Testo fornito »
I risultati politici
Se qualcuno si attendeva grandi annunci pubblici dall’incontro fra Trump e Netanyahu, come quello che nella visita precedente lanciò il piano per Gaza, questa volta è stato deluso. Come però non hanno avuto soddisfazione quelli che prevedevano (o desideravano) l’emergere di dissensi fra i due leader. Trump ha annunciato “il via libera all’attacco all’Iran” (così il titolo del quotidiano israeliano di opposizione Yedioth Ahronoth) o almeno lo ha preannunciato, ammonendo gli ayatollah a non proseguire nei loro piani di armamento non solo nucleare ma anche missilistico. È un “via libera” a Israele, ma anche la minaccia di una partecipazione americana (“Non vorremmo dover sprecare del carburante per far volare i nostri bombardieri B2”). Ha anche confermato che gli Usa non si impegneranno nella ricostruzione di Gaza se prima Hamas non sarà stato disarmato davvero e l’ha fatto nei termini più minacciosi: “se non abbandonano presto le armi, si aprirà l’inferno. E quel che accadrà non sarà responsabilità di Israele”. Per il momento non c’è nessuna richiesta per l’uscita dell’esercito israeliano dal 60% circa di Gaza che oggi presidia. Insomma Netanyahu ha avuto la conferma dell’appoggio di Trump sui temi più caldi. Due, invece, sono stati i punti di distacco. Uno è la Turchia, che continua una politica duramente anti-israeliana ma, sfidando il veto di Gerusalemme, esige di far parte delle forze che dovranno sorvegliare la pace a Gaza. Anche su questo punto però Trump in pratica ha accettato la posizione israeliana. “Se [lo schieramento turco a Gaza] va bene, allora tutto a posto, ma dipende da Netanyahu. Erdogan a me sembra eccellente; non so se anche Netanyahu [la pensa così]”. Il secondo tema su cui secondo Trump “c’è un accordo al 90%” (dunque non completo) “è la Cisgiordania”, cioè in sostanza il ruolo dell’Autorità Palestinese. Ma su questo non ha elaborato ulteriormente.

Dati forniti »
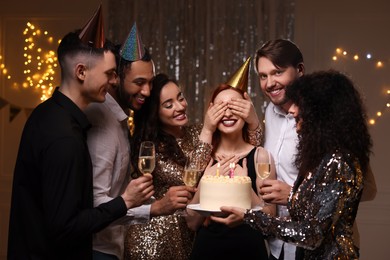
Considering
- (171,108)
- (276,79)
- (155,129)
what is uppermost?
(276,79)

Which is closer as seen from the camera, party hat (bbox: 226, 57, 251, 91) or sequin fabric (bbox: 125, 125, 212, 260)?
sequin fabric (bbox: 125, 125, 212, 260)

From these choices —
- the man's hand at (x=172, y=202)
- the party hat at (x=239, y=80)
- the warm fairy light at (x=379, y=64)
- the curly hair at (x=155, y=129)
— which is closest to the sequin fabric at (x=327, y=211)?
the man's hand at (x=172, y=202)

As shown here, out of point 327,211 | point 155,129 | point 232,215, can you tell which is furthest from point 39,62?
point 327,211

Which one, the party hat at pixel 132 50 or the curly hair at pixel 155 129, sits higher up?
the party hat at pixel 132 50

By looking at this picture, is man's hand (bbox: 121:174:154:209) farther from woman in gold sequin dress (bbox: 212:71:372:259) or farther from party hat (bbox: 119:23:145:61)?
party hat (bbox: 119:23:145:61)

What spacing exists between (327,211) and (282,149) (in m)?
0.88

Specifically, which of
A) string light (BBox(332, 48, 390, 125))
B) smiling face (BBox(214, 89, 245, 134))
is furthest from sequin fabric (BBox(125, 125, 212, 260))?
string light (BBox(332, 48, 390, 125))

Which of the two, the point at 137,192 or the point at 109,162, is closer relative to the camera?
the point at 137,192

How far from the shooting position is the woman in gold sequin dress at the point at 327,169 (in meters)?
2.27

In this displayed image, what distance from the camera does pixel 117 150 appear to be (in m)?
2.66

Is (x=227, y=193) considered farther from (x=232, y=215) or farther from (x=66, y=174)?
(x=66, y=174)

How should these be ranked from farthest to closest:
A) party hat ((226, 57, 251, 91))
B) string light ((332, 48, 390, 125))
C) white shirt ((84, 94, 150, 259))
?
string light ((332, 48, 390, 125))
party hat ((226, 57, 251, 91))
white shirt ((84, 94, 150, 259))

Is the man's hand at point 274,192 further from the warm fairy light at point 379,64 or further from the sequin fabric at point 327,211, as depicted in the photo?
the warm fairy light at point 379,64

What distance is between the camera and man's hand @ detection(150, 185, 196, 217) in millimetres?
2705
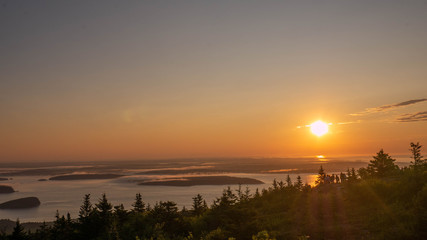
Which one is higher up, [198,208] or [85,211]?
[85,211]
==
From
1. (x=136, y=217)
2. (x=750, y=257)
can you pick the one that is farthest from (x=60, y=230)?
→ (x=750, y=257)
==
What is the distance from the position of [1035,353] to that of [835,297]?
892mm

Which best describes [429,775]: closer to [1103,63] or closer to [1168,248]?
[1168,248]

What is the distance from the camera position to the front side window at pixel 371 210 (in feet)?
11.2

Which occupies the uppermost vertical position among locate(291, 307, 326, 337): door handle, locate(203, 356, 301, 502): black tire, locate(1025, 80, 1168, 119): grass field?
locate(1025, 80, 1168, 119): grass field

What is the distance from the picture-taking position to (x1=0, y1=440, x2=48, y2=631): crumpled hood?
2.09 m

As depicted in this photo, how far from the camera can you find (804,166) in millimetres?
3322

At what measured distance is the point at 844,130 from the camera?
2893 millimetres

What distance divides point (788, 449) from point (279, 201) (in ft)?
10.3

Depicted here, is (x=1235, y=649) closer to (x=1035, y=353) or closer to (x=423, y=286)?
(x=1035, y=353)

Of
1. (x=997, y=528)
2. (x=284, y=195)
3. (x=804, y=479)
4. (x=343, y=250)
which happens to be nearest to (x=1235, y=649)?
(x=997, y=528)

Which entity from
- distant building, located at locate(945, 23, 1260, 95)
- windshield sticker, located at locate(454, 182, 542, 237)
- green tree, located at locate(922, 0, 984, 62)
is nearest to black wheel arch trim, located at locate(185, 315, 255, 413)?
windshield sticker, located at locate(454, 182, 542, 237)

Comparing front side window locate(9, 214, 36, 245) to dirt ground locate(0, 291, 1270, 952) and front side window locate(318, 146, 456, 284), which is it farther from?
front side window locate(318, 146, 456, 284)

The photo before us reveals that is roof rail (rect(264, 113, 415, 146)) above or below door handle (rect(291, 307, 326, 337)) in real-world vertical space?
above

Consegne »
1. Riduci a un elenco puntato il paragrafo del testo sull'incontro fra Trump e Netanyahu che comincia con "Se qualcuno si attendeva", mantenendo i fatti principali.
2. Secondo il testo sull'incontro fra Trump e Netanyahu, quale quotidiano ha titolato "il via libera all'attacco all'Iran"?
3. Prosegui il testo sull'incontro fra Trump e Netanyahu a partire dall'ultima frase riportata.

Soluzioni »
1.
- Dall'incontro fra Trump e Netanyahu non sono arrivati grandi annunci pubblici, ma nemmeno i dissensi che qualcuno prevedeva o sperava.
- Trump ha dato, o almeno preannunciato, il "via libera" a un attacco di Israele all'Iran. Ha avvertito gli ayatollah di non proseguire con i piani di armamento nucleare e missilistico e ha minacciato una partecipazione americana.
- Gli Usa non contribuiranno alla ricostruzione di Gaza finché Hamas non sarà davvero disarmato. Trump ha avvertito che, in caso contrario, "si aprirà l'inferno".
- Per ora non si chiede all'esercito israeliano di lasciare il 60% circa di Gaza che controlla.
- Netanyahu ha quindi ottenuto l'appoggio di Trump sui temi più caldi.
- I punti di distacco sono due:
  - la Turchia, che vuole far parte delle forze di pace a Gaza contro il veto israeliano; Trump in pratica rimette la decisione a Netanyahu;
  - la Cisgiordania, cioè il ruolo dell'Autorità Palestinese, su cui secondo Trump l'accordo è "al 90%", senza ulteriori dettagli.

2. Il quotidiano israeliano di opposizione Yedioth Ahronoth.

3.
Un contratto per la superiorità aerea
Insomma, per dirla con il grande giornalista israeliano Amit Segal Israele ha ottenuto da questo incontro più di quel che si aspettasse, cioè una conferma piena di un rapporto strategico con gli Usa che sembra incrollabile, nonostante gli insistenti pettegolezzi in contrario, almeno finché Trump e Netanyahu resteranno al loro posto. Nei colloqui in Florida fra Netanyahu e vari dirigenti americani ci sono stati anche degli aspetti concreti e operativi. Si tratta di accordi riservati forse anche in merito all’attacco all’Iran che molti danno per prossimo; ma difficilmente ne sapremo qualcosa prima che siano attuati. Quel che è stato reso pubblico è però un punto molto significativo: l’approvazione del governo americano di un contratto per la vendita (a quanto pare per 5 miliardi di dollari per lo più tratti dagli aiuti americani) di 25 nuovi aerei da combattimento F-15EX Eagle II di nuova generazione, che saranno consegnati a partire dal 2030, più l’opzione di altri 25. Sono aerei da caccia e da bombardamento con grande autonomia che corrispondono perfettamente alle esigenze della difesa di Israele. Si tratta anche probabilmente della soddisfazione di un’altra esigenza fondamentale per Israele, il mantenimento della superiorità aerea se, come pare, gli Usa hanno deciso di vendere ad Arabia Saudita e forse persino alla Turchia, sia pure in versione meno avanzata, quegli F-35 che oggi sono la punta di lancia dell’aviazione israeliana.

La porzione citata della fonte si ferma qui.